This design science study proposes guidance for building personality-adaptive conversational agents (PACAs) in mental health care; it neither builds nor clinically tests one. The problem is framed through the Five Factor Model and the Computers Are Social Actors paradigm. In December 2020, 60 people recruited through the authors’ private network and Mechanical Turk completed an open qualitative questionnaire after reading an explanation of the concept and watching a simulated Botsociety conversation. Their more than 6,865 words were coded into 28 user stories about support, safety, and behaviour. Those stories, together with domain and literature issues, produced seven meta-requirements and six preliminary principles. Between March and April 2021, six professionals, four psychiatrists trained in psychotherapy, one psychologist, and one social worker/therapist, evaluated the principles in 50–80 minute semi-structured interviews; transcripts were analysed with MaxQDA and the feedback refined the final wording. The principles call for mutually agreed proactive support, therapeutic competence, transparency about safety and privacy, selection and switching of social role, control over the degree of anthropomorphism, and adaptation through language cues associated with personality dimensions.
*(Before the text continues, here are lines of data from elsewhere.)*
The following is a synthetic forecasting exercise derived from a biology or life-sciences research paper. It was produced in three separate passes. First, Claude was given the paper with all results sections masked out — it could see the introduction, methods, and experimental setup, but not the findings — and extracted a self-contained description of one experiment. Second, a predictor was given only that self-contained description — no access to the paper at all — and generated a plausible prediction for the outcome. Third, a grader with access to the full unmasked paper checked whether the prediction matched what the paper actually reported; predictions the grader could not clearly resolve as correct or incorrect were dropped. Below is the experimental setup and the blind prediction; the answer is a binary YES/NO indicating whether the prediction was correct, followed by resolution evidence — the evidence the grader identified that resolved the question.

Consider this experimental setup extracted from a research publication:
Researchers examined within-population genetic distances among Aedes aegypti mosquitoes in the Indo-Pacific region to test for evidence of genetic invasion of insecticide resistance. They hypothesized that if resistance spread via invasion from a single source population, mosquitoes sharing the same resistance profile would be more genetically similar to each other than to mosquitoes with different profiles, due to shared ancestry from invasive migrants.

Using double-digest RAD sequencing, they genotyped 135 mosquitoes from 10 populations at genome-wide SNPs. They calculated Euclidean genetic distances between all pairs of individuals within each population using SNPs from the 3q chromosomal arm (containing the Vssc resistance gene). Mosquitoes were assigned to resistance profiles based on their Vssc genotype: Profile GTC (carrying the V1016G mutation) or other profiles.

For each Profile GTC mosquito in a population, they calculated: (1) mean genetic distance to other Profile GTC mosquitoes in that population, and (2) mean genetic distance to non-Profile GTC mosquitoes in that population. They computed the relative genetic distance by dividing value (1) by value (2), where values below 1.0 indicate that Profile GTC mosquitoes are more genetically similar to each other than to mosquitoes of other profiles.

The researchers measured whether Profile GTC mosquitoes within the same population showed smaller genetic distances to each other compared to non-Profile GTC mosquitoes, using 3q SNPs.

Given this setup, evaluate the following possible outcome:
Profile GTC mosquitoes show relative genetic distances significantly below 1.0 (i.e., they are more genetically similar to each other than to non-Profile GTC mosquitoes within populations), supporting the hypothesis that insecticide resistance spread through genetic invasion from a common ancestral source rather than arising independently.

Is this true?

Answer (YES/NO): YES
Experts rated personality adaptivity as particularly important, but warned that always agreeing with a user could hinder therapeutic progress and that an agent should sometimes challenge them. They also raised risks involving intrusiveness, paranoia, dependency, unsuitable roles, and failure to reproduce the richness of a human relationship. The paper translates the principles into a technology-independent architecture diagram containing a conversational interface, bot service, application, database, personality-inference service, and professional interface. Dialogflow, Watson Assistant, Lex, Wit.ai, LIWC, word2vec, GloVe, and Watson Personality Insights are only possible examples. The architecture is not implemented, no Big Five scale is administered, personality inference is not validated, and neither symptoms, interaction quality, nor clinical safety are measured. The result is therefore prescriptive design knowledge reviewed by a small panel and potentially useful as a design starting point, not evidence that a PACA improves mental health.
Research question
How should personality-adaptive conversational agents be designed to improve interaction with users in mental health care?